Trecho para leitura —
DA QUEBRA DA ISONOMIA TRIBUTÁRIA, RELATIVA ÀS UNIDADES CONSUMIDORAS DESLIGADAS
No intróito, afirmou-se que uma das funções da tributação é distribuir o custo dos serviços universais entre os cidadãos, de modo que cada um seja chamado a contribuir, nos limites das suas forças, e auxilie na manutenção da cidade ou do Estado. Tal assertiva prescreve o postulado do princípio da solidariedade, cujo vértice orienta a obrigação de todos para com o custeio da máquina pública e do qual decorre o dever fundamental de pagar aquilo que foi legitimamente previsto e regularmente constituído, respeitadas as limitações ao poder de tributar.
Em que pese o escopo da solidariedade, a Magna Carta, no artigo 150, inc. II, prescreve que é vedado:
Art. 150. [...]
II - instituir tratamento desigual entre contribuintes que se encontrem em situação equivalente, proibida qualquer distinção em razão de ocupação profissional ou função por eles exercida, independentemente da denominação jurídica dos rendimentos, títulos ou direitos;
Referido dispositivo versa sobre o princípio da isonomia, cujo vetor estabelece a proibição de estabelecer tratamento desigual entre contribuintes que se acham em equivalente situação. Em outras palavras: ao estabelecer as normas tributárias é defeso ao legislador ordinário criar privilégios para um grupo de pessoas ou segmento, em detrimento de outros que estejam em idêntica condição.
Neste escorço, destaca-se que a iluminação pública tem como finalidade a segurança, permitindo que os cidadãos exerçam seu direito de ir e vir com tranquilidade, ao passo que minimiza as ações dos delinquentes que, encobertos pelas sombras da noite, cometem delitos. Ruas iluminadas trazem sensação de cuidado, zelo e segurança. Em face disto, todos os usuários do aludido serviço devem contribuir para o custeio deste importante serviço universal.
A LCM 474/2017, ao estabelecer que a base de cálculo tomará por referência o consumo da energia, quer nos imóveis residenciais ou não, implicitamente estabeleceu um critério não isonômico, posto que nos imóveis edificados cujas unidades de energia estejam desativadas, desligadas ou com o fornecimento suspenso, seus proprietários ficarão à margem da incidência.

Dados de origem —
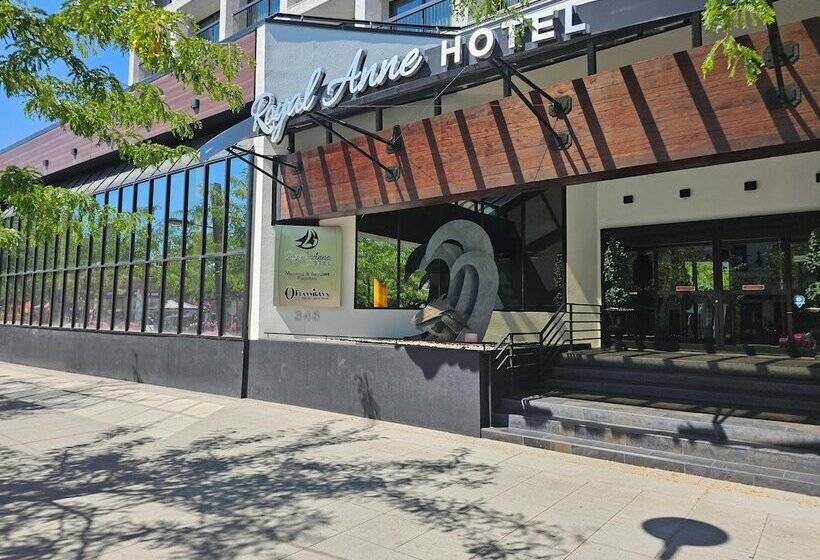 בית מלון כפרי The Royal Anne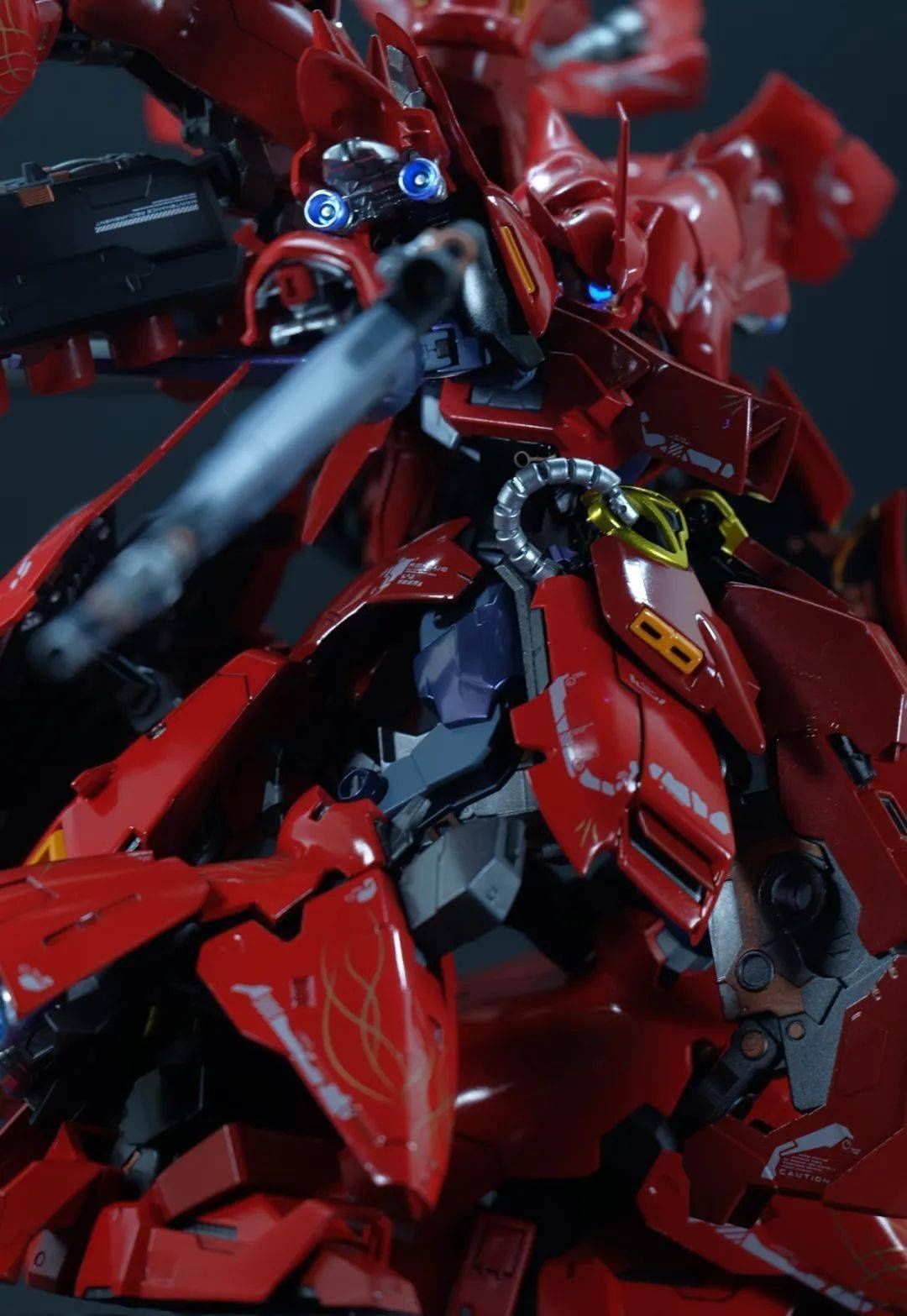 创形者|这组合有意思!亚尔斯核心高达+仿夜莺装甲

Objetivo do exercício —
Escreva a continuação do texto sobre a quebra da isonomia tributária relativa às unidades consumidoras desligadas, começando logo após a última frase apresentada.

Resposta à tarefa —
Ao que parece, o Legislador Municipal criou, anomalamente, uma não incidência ou isenção. Por via transversa e irregular, afastou a exação dos proprietários cujos imóveis estejam desocupados e com a unidade de energia inativa. Na hipótese, o consumo será igual a zero e, portanto, inexistirá valor a ser exigido, nos termos dos incisos II e III, do artigo 4º, do referido diploma municipal.
Frise-se que a iluminação pública vincula-se à segurança pública, observando que os imóveis sem edificações ou baldios, assim como os edificados mas que estão desocupados ou abandonados; potencializam os riscos, servindo de covis para o cometimento de crimes. A pergunta que resta é: por qual motivo os proprietários dos imóveis edificados e sem consumo de energia ficarão à margem da cobrança da COSIP?
Na cidade de Joinville é notório o número de imóveis desocupados. Basta circular pelos bairros que se constatará a quantidade de casas, apartamentos e quitinetes ociosos, ostentando nas faixadas placas para locação. Muitos são frutos de especulações imobiliárias e seus proprietários caminharão incólumes, sem serem molestados para pagar a COSIP, transferindo este encargo aos demais cidadãos, sejam eles proprietários ou meros locatários, em flagrante ofensa aos postulados da igualdade[ix] de todos perante a lei, da isonomia tributária e, principalmente, da solidariedade.
Diferentemente ocorrerá com os proprietários de imóveis não edificados, nos termos inciso I, do artigo 4º, da referida lei local, os quais serão tributados de acordo com a testada do imóvel. Se assim é, qual a justificativa para instituição do tratamento não isonômico?
DA OBSTRUÇÃO AO EXERCÍCIO DO DIREITO AO CONTRADITÓRIO E DA AMPLA DEFESA
Indubitavelmente, a COSIP é tributo e, como tal, deve se submeter às regras e princípios gerais e tributários, em toda sua extensão, especialmente ao que se refere ao direito de insurgência preconizado no inciso LV[x], do artigo 5º, da Magna Carta, combinado com os artigos 145, I[xi] e 151, III[xii], do CTN, e disposições da Lei Municipal nº 4.857/2003, a qual dispõe sobre a Junta de Recursos Administrativo-Tributários (JURAT) e o Processo Administrativo Contencioso.
É cediço que qualquer exigência tributária deve vir acompanhada da concessão de oportunidade, ao sujeito passivo, de exercer seu direito de se insurgir. Ocorre que, em consonância à forma como está instrumentalizada a arrecadação do tributo em tela, em nenhuma hipótese o sujeito passivo poderá discutir, administrativamente, os contornos do que lhe for exigido, visto que a Concessionária não suprimirá da fatura de energia o valor da COSIP.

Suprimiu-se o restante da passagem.